NVIDIA-Merlin / NVTabular

NVTabular is a feature engineering and preprocessing library for tabular data designed to quickly and easily manipulate terabyte scale datasets used to train deep learning based recommender systems.
Apache License 2.0
1.05k stars 143 forks source link

[BUG] PowerLawDistro output does not match power law distribution #1233

Open vysarge opened 2 years ago

vysarge commented 2 years ago

Describe the bug PowerLawDistro (within nvtabular.tools.data_gen, current code link) produces data that does not match the expected power law distribution.

Steps/Code to reproduce bug Testing with the scipy distribution as a reference:

>>> import scipy.stats
>>> import nvtabular.tools.data_gen as datagen
>>> scipy.stats.kstest(scipy.stats.powerlaw.rvs(0.1, size=131072), 'powerlaw', args=[0.1])
KstestResult(statistic=0.002371134854473267, pvalue=0.4525845317987432)

Returned values can vary, but generally the KS statistic is small and p-value > 0.01, indicating that data generated with the scipy distribution matches scipy's power-law CDF.
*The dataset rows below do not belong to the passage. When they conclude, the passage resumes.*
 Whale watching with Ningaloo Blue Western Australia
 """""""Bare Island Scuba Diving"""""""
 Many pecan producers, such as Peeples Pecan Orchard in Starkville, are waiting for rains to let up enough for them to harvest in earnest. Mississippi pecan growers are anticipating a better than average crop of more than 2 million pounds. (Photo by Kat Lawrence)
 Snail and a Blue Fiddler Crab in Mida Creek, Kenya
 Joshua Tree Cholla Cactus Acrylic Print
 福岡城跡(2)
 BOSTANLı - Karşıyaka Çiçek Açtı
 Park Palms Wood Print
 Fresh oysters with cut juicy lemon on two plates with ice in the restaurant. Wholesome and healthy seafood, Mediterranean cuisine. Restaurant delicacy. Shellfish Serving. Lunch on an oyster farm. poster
On the other hand, testing with the nvtabular implementation gives:

>>> scipy.stats.kstest(datagen.PowerLawDistro(0.1).create_col(131072).to_arrow().to_pylist(), 'powerlaw', args=[0.1])
KstestResult(statistic=0.674772961650085, pvalue=0.0)
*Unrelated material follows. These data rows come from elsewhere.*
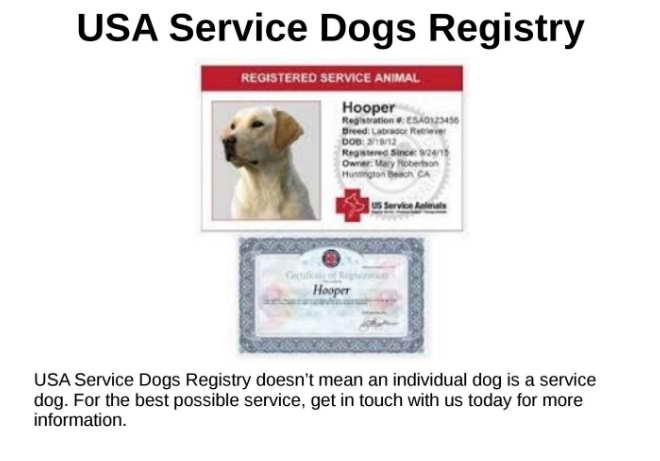 Us Dog Registry Phone Number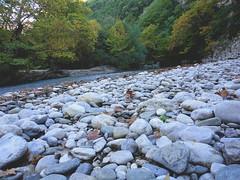 DSC07701 (constrip) Tags: tree stone river steine macedonia fluss griechenland wald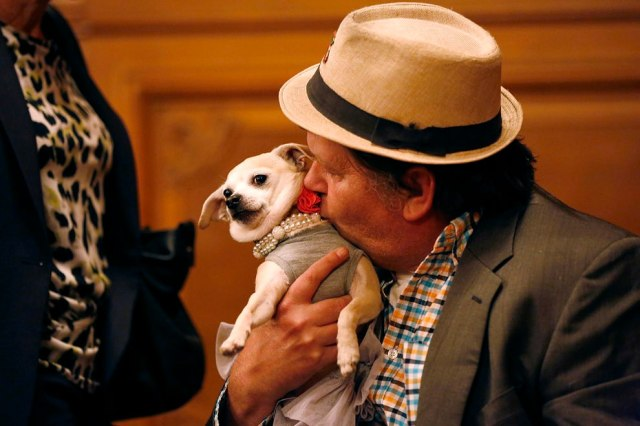 """Dean Clark kisses Frida, a female Chihuahua, while waiting for the San Francisco Board of Supervisors to issue a special commendation naming Frida """"Mayor of San Francisco for a Day"""" in San Francisco, California November 18, 2014. (Photo by Stephen Lam/Reuters)"""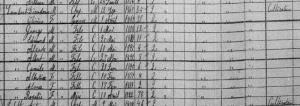 Census Lambert Dieudonne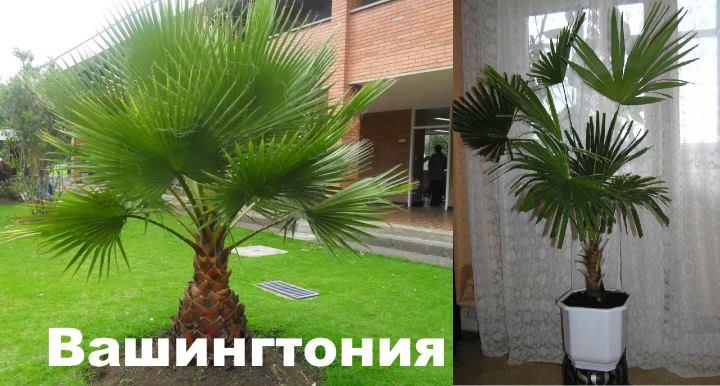 Вид: пальма Вашингтония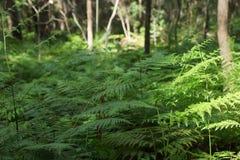 Prado verde de la hoja del helecho del bosque Imagen de archivo libre de regalías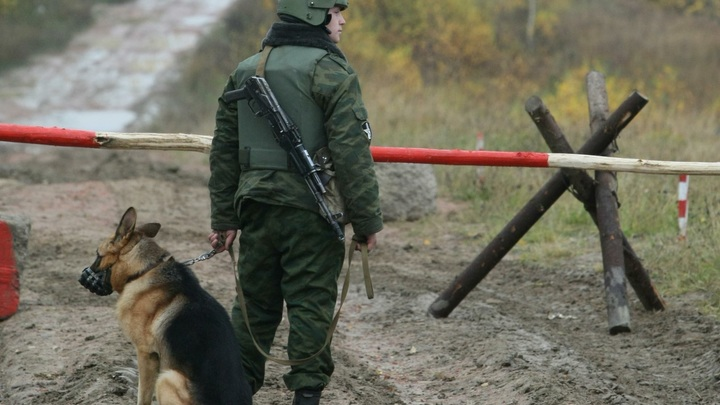 Шастают всякие: Украинские пограничники спустили собак на представителей ОБСЕ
KS statistic is large and p-value is zero or close to zero, reflecting a high certainty scipy and nvtabular distributions are different.

At a glance it appears the nvtabular distribution with alpha = 0.1 is actually equivalent to the scipy distribution with alpha = 0.9:

>>> scipy.stats.kstest(datagen.PowerLawDistro(0.1).create_col(131072).to_arrow().to_pylist(), 'powerlaw', args=[0.9])
KstestResult(statistic=0.00205615918560631, pvalue=0.6365853093965469)

Expected behavior I would expect nvtabular and scipy distributions to be statistically similar with the same alpha value, along the lines of:

>>> scipy.stats.kstest(datagen.PowerLawDistro(0.1).create_col(131072).to_arrow().to_pylist(), 'powerlaw', args=[0.1])
KstestResult(statistic=0.00205615918560631, pvalue=0.6365853093965469)

Environment details Docker container, using the image nvcr.io/nvidia/merlin/merlin-tensorflow-training:21.09.

EvenOldridge commented 2 years ago

@albert17 Can you take a look. Per @vysarge I think we've set this to 1-alpha instead of alpha.